Roma-Gruppen überlieferten ihre Geschichten vor allem mündlich. Die alphabetische Schrift wurde vor dem 20. Jahrhundert zur Kommunikation mit Nicht-Rom_nja zu wirtschaftlichen und offiziellen Anliegen genutzt.
Zu Beginn des 20. Jahrhunderts begannen Schriftsteller*innen und Dichter*innen vermehrt ihre Werke schriftlich zu verfassen. Dies lag einem neuen Selbstbewusstsein zu Grunde, mit dem sich Rom_nja und Sinti_ze für eine kulturelle und politische Anerkennung und Eigenständigkeit einsetzen.[1] Themen waren vor allem die „Verfolgung, Diskriminierung und jahrhundertelang tradierte symbolische Repräsentationen.“[2]
Die Texte sind in der Sprache Romanes aber auch zahlreichen anderen Sprachen wie zum Beispiel Russisch oder Tschechisch verfasst.[3] Romanes ist mit dem indischen Sankrit[4] verwandt.

■ Erfasste Daten

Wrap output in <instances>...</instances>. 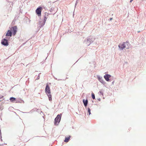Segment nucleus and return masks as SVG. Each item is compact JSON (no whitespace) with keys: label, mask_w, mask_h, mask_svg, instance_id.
Instances as JSON below:
<instances>
[{"label":"nucleus","mask_w":146,"mask_h":146,"mask_svg":"<svg viewBox=\"0 0 146 146\" xmlns=\"http://www.w3.org/2000/svg\"><path fill=\"white\" fill-rule=\"evenodd\" d=\"M124 46H125V47L127 48H128L130 44L129 43L127 42H124Z\"/></svg>","instance_id":"11"},{"label":"nucleus","mask_w":146,"mask_h":146,"mask_svg":"<svg viewBox=\"0 0 146 146\" xmlns=\"http://www.w3.org/2000/svg\"><path fill=\"white\" fill-rule=\"evenodd\" d=\"M111 77V76L110 75L107 74H106L104 76V78L107 81H109V78H110Z\"/></svg>","instance_id":"6"},{"label":"nucleus","mask_w":146,"mask_h":146,"mask_svg":"<svg viewBox=\"0 0 146 146\" xmlns=\"http://www.w3.org/2000/svg\"><path fill=\"white\" fill-rule=\"evenodd\" d=\"M45 92L48 97L49 100L50 101L52 100V96L51 94L49 86L47 85L45 89Z\"/></svg>","instance_id":"1"},{"label":"nucleus","mask_w":146,"mask_h":146,"mask_svg":"<svg viewBox=\"0 0 146 146\" xmlns=\"http://www.w3.org/2000/svg\"><path fill=\"white\" fill-rule=\"evenodd\" d=\"M83 102L84 104V106L85 107H86L88 103V101L87 100H85V99H83Z\"/></svg>","instance_id":"9"},{"label":"nucleus","mask_w":146,"mask_h":146,"mask_svg":"<svg viewBox=\"0 0 146 146\" xmlns=\"http://www.w3.org/2000/svg\"><path fill=\"white\" fill-rule=\"evenodd\" d=\"M42 10V8L41 7H38L36 10V12L38 16L41 15V12Z\"/></svg>","instance_id":"4"},{"label":"nucleus","mask_w":146,"mask_h":146,"mask_svg":"<svg viewBox=\"0 0 146 146\" xmlns=\"http://www.w3.org/2000/svg\"><path fill=\"white\" fill-rule=\"evenodd\" d=\"M124 43L123 44H120L119 45V47L121 49H123L125 48H126L125 46H124Z\"/></svg>","instance_id":"7"},{"label":"nucleus","mask_w":146,"mask_h":146,"mask_svg":"<svg viewBox=\"0 0 146 146\" xmlns=\"http://www.w3.org/2000/svg\"><path fill=\"white\" fill-rule=\"evenodd\" d=\"M112 18H110V20H112Z\"/></svg>","instance_id":"17"},{"label":"nucleus","mask_w":146,"mask_h":146,"mask_svg":"<svg viewBox=\"0 0 146 146\" xmlns=\"http://www.w3.org/2000/svg\"><path fill=\"white\" fill-rule=\"evenodd\" d=\"M92 98L93 99H95V96L94 94L93 93H92Z\"/></svg>","instance_id":"15"},{"label":"nucleus","mask_w":146,"mask_h":146,"mask_svg":"<svg viewBox=\"0 0 146 146\" xmlns=\"http://www.w3.org/2000/svg\"><path fill=\"white\" fill-rule=\"evenodd\" d=\"M48 15V13H45L44 16V23H45L46 20L47 19V17Z\"/></svg>","instance_id":"12"},{"label":"nucleus","mask_w":146,"mask_h":146,"mask_svg":"<svg viewBox=\"0 0 146 146\" xmlns=\"http://www.w3.org/2000/svg\"><path fill=\"white\" fill-rule=\"evenodd\" d=\"M70 137L71 136H69L68 137H66L64 140V142L66 143L68 142Z\"/></svg>","instance_id":"10"},{"label":"nucleus","mask_w":146,"mask_h":146,"mask_svg":"<svg viewBox=\"0 0 146 146\" xmlns=\"http://www.w3.org/2000/svg\"><path fill=\"white\" fill-rule=\"evenodd\" d=\"M10 100L11 102H13L16 100V98L13 97H11L10 98Z\"/></svg>","instance_id":"13"},{"label":"nucleus","mask_w":146,"mask_h":146,"mask_svg":"<svg viewBox=\"0 0 146 146\" xmlns=\"http://www.w3.org/2000/svg\"><path fill=\"white\" fill-rule=\"evenodd\" d=\"M60 115H58L56 117L55 119L54 124L56 125H58V124L60 121Z\"/></svg>","instance_id":"2"},{"label":"nucleus","mask_w":146,"mask_h":146,"mask_svg":"<svg viewBox=\"0 0 146 146\" xmlns=\"http://www.w3.org/2000/svg\"><path fill=\"white\" fill-rule=\"evenodd\" d=\"M17 27L16 26H15L11 27L10 29L11 32L13 36H15L17 32Z\"/></svg>","instance_id":"3"},{"label":"nucleus","mask_w":146,"mask_h":146,"mask_svg":"<svg viewBox=\"0 0 146 146\" xmlns=\"http://www.w3.org/2000/svg\"><path fill=\"white\" fill-rule=\"evenodd\" d=\"M88 112L89 113V115H90L91 114V111H91L90 109L89 108H88Z\"/></svg>","instance_id":"14"},{"label":"nucleus","mask_w":146,"mask_h":146,"mask_svg":"<svg viewBox=\"0 0 146 146\" xmlns=\"http://www.w3.org/2000/svg\"><path fill=\"white\" fill-rule=\"evenodd\" d=\"M133 0H130V2L131 3Z\"/></svg>","instance_id":"16"},{"label":"nucleus","mask_w":146,"mask_h":146,"mask_svg":"<svg viewBox=\"0 0 146 146\" xmlns=\"http://www.w3.org/2000/svg\"><path fill=\"white\" fill-rule=\"evenodd\" d=\"M1 43L3 45L7 46L8 45L7 40L5 39H4L2 40Z\"/></svg>","instance_id":"5"},{"label":"nucleus","mask_w":146,"mask_h":146,"mask_svg":"<svg viewBox=\"0 0 146 146\" xmlns=\"http://www.w3.org/2000/svg\"><path fill=\"white\" fill-rule=\"evenodd\" d=\"M12 34V33L11 32V31L10 30H9L6 35V36H11Z\"/></svg>","instance_id":"8"}]
</instances>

■ Zu erledigen
Schreiben Sie den Text über Roma-Literatur von „Zu Beginn des“ bis „indischen Sankrit[4] verwandt.“ noch einmal ab. Tauschen Sie dabei „Dichter*innen“ gegen „Lyriker*innen“ aus.

■ Richtige Lösung
Zu Beginn des 20. Jahrhunderts begannen Schriftsteller*innen und Lyriker*innen vermehrt ihre Werke schriftlich zu verfassen. Dies lag einem neuen Selbstbewusstsein zu Grunde, mit dem sich Rom_nja und Sinti_ze für eine kulturelle und politische Anerkennung und Eigenständigkeit einsetzen.[1] Themen waren vor allem die „Verfolgung, Diskriminierung und jahrhundertelang tradierte symbolische Repräsentationen.“[2]
Die Texte sind in der Sprache Romanes aber auch zahlreichen anderen Sprachen wie zum Beispiel Russisch oder Tschechisch verfasst.[3] Romanes ist mit dem indischen Sankrit[4] verwandt.